Nucleus centring and post-transcriptional regulation in mouse oocytes
Internship title: Nucleus centring and post-transcriptional regulation in mouse oocytes
Name: Oocyte Mechanics and Morphogenesis
Affiliation: CIRB, Collège de France, CNRS UMR 7241 INSERM U1050
Address: 11 place Marcelin Berthelot, 75105 Paris
Name: Marie-Hélène Verlhac and Marie-Emilie Terret
Phone number: 0144271082
Name: Maria Almonacid
Phone number: 0144271638
Subject Keywords: Oocyte, meiosis, cytoplasmic flow, mRNA-Protein complexes
Tools and methodologies: Mammalian oocyte culture, microscopy, image analysis, modelling
Summary of lab’s interests: The goal of the lab is to understand how in Mammals, the female gamete, the oocyte, turns into a viable embryo, using morphological and biophysical approaches.

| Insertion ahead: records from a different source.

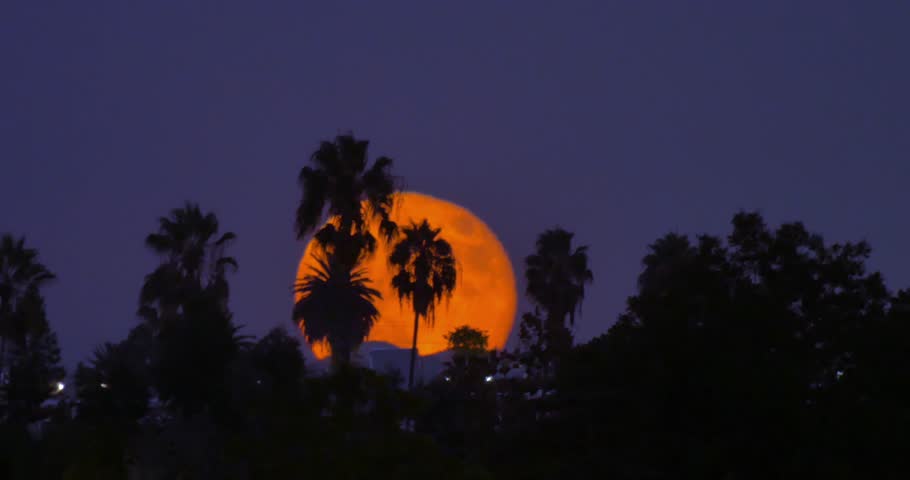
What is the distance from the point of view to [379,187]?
49.6 meters

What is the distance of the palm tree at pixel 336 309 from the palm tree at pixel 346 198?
1.86 metres

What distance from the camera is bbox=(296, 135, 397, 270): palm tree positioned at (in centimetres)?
4894

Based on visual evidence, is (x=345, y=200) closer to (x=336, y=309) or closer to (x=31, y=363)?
(x=336, y=309)

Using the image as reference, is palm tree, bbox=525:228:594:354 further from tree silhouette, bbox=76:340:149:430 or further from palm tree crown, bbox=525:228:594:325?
tree silhouette, bbox=76:340:149:430

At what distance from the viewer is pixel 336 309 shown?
51.3 meters

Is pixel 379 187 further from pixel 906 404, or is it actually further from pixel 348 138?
pixel 906 404

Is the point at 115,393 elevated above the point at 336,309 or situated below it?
below

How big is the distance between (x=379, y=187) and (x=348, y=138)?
2405mm

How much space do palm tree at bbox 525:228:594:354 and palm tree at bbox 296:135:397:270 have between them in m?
19.9

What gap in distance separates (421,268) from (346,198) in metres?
10.6

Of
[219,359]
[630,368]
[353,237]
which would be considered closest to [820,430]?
[630,368]

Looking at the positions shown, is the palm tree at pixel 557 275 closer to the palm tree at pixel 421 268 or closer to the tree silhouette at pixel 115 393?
the palm tree at pixel 421 268

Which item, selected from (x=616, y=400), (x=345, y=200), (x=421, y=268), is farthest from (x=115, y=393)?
(x=421, y=268)

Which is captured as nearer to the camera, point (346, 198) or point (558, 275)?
point (346, 198)
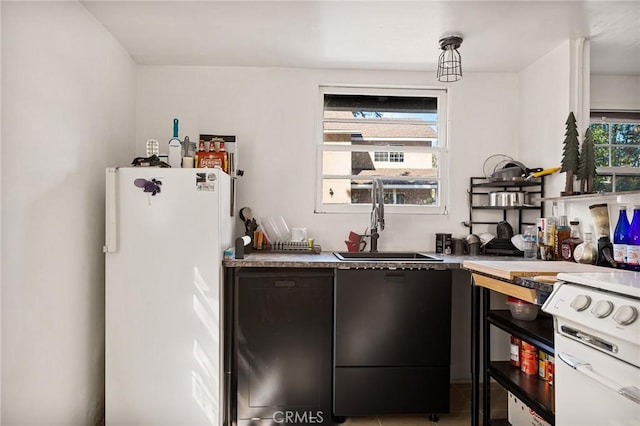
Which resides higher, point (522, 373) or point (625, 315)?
point (625, 315)

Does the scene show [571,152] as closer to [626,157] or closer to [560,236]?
[560,236]

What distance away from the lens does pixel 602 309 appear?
1.17 m

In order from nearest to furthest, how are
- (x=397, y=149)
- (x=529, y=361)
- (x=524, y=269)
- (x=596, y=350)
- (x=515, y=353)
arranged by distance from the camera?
1. (x=596, y=350)
2. (x=524, y=269)
3. (x=529, y=361)
4. (x=515, y=353)
5. (x=397, y=149)

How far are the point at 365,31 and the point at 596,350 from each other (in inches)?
75.7

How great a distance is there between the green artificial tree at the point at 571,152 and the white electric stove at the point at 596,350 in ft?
3.44

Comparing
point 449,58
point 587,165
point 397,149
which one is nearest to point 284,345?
point 397,149

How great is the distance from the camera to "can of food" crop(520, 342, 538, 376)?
1.99 meters

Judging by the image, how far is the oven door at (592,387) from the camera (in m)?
1.08

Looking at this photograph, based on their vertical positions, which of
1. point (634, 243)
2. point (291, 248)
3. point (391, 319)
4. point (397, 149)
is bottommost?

Using the mouse oocyte model system, we study the impact of actin meshes in the control of chromosome positioning and on the developmental potential of the oocyte. Current projects in the lab focus on two aspects of the oocyte biology, namely nucleus position and cortical properties, that constitute non-invasive predictors of viability of early embryo development that could be used easily in Assisted Reproduction Technologies.

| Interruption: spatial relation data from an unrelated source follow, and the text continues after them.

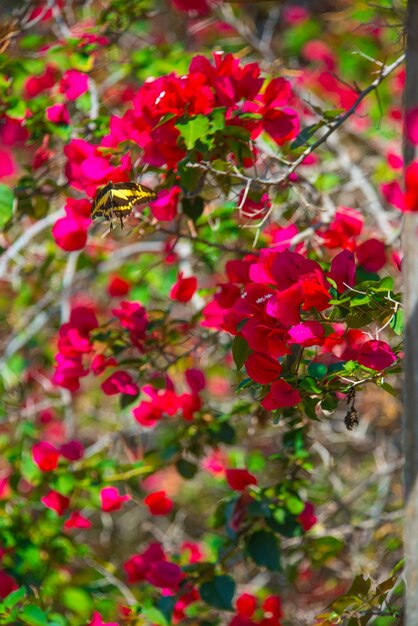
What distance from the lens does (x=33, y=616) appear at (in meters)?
1.41

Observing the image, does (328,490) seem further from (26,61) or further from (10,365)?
(26,61)

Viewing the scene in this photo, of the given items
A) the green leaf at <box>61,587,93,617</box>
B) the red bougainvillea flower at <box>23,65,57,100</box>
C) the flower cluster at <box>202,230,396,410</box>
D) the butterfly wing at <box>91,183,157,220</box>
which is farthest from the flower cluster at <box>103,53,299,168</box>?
the green leaf at <box>61,587,93,617</box>

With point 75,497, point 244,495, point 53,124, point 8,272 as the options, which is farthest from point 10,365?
point 244,495

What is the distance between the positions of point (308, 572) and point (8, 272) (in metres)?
1.09

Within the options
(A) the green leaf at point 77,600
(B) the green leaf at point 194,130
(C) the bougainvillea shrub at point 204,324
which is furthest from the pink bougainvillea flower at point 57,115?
(A) the green leaf at point 77,600

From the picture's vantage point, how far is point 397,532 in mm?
2242

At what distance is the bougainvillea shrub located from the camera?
124 cm

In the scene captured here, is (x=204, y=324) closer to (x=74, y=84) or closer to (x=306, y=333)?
(x=306, y=333)

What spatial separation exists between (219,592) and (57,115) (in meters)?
0.91

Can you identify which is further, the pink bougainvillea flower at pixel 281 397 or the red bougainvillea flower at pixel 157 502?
the red bougainvillea flower at pixel 157 502

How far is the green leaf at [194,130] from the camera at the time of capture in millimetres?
1277

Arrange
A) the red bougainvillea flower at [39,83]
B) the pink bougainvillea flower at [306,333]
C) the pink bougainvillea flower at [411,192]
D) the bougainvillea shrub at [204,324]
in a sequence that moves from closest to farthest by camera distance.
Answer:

Project summary: In mouse oocytes, nucleus central position, which is crucial for the success of meiotic divisions, is achieved by a Formin 2 (Fmn2)-nucleated actin cytoplasmic mesh. Post-transcriptional regulation through mRNA translation or degradation is essential in the oocyte since meiotic divisions and the first steps of embryonic development take place without transcription. The internship is part of the global project of understanding the role of nucleus centring in post-transcriptional regulation of gene expression. mRNAs not engaged in polysomes are stored in RNPs granules (mRNA-Protein complexes), waiting for translation at key stages of meiosis. Live labeling of RNPs showed that their size and dynamics are driven by a continuous streaming generated by the cytoplasmic actin mesh. To find a functional link between cytoplasmic streaming and post-transcriptional regulation, we identified in silico RNA binding motifs enriched in the 5’ and 3’ UTR of about 2000 Fmn2 -/- deregulated genes. These motifs correspond to 59 RBPs (RNA Binding Proteins). We will use these RBPs as new tools for live imaging of RNPs. We will also perturb the cytoplasmic streaming by playing with Myosin Vb activity. Together, this will contribute to establish a physical model for the behavior of RNP granules experiencing the cytoplasmic stream.

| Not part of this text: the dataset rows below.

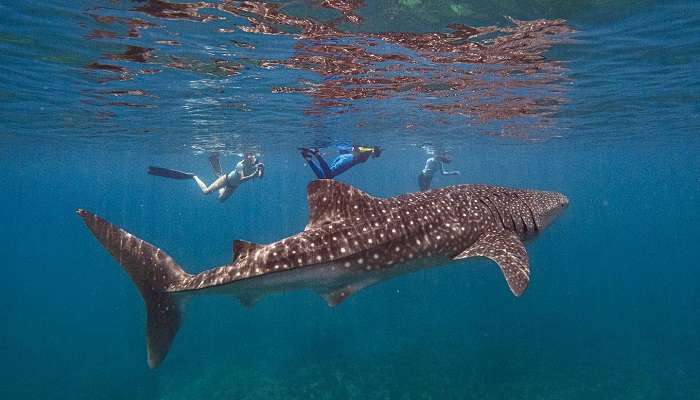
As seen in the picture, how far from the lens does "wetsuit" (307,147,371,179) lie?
57.8 feet

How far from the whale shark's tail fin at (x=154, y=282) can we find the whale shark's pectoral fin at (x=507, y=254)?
462 centimetres

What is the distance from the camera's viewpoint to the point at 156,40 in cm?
1224

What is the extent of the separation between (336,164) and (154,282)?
1348 cm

Interdisciplinary aspect of the project: The student will benefit from the lab expertise in mouse oocyte biology. For the experimental part, he/she will be introduced to mouse oocyte micromanipulation techniques. The student will be proactive in developing tools to analyze RNPs dynamics. For that, he/she will be assisted by the CIRB imaging facility if necessary. The student will be encouraged to propose ideas for elaborating a physical model for RNPs behavior, in collaboration with theoricians at UPMC (Raphaël Voituriez). Although it does not correspond to the main part of the internship, elements of bioinformatics could be useful to browse into datasets from transcriptomic analysis.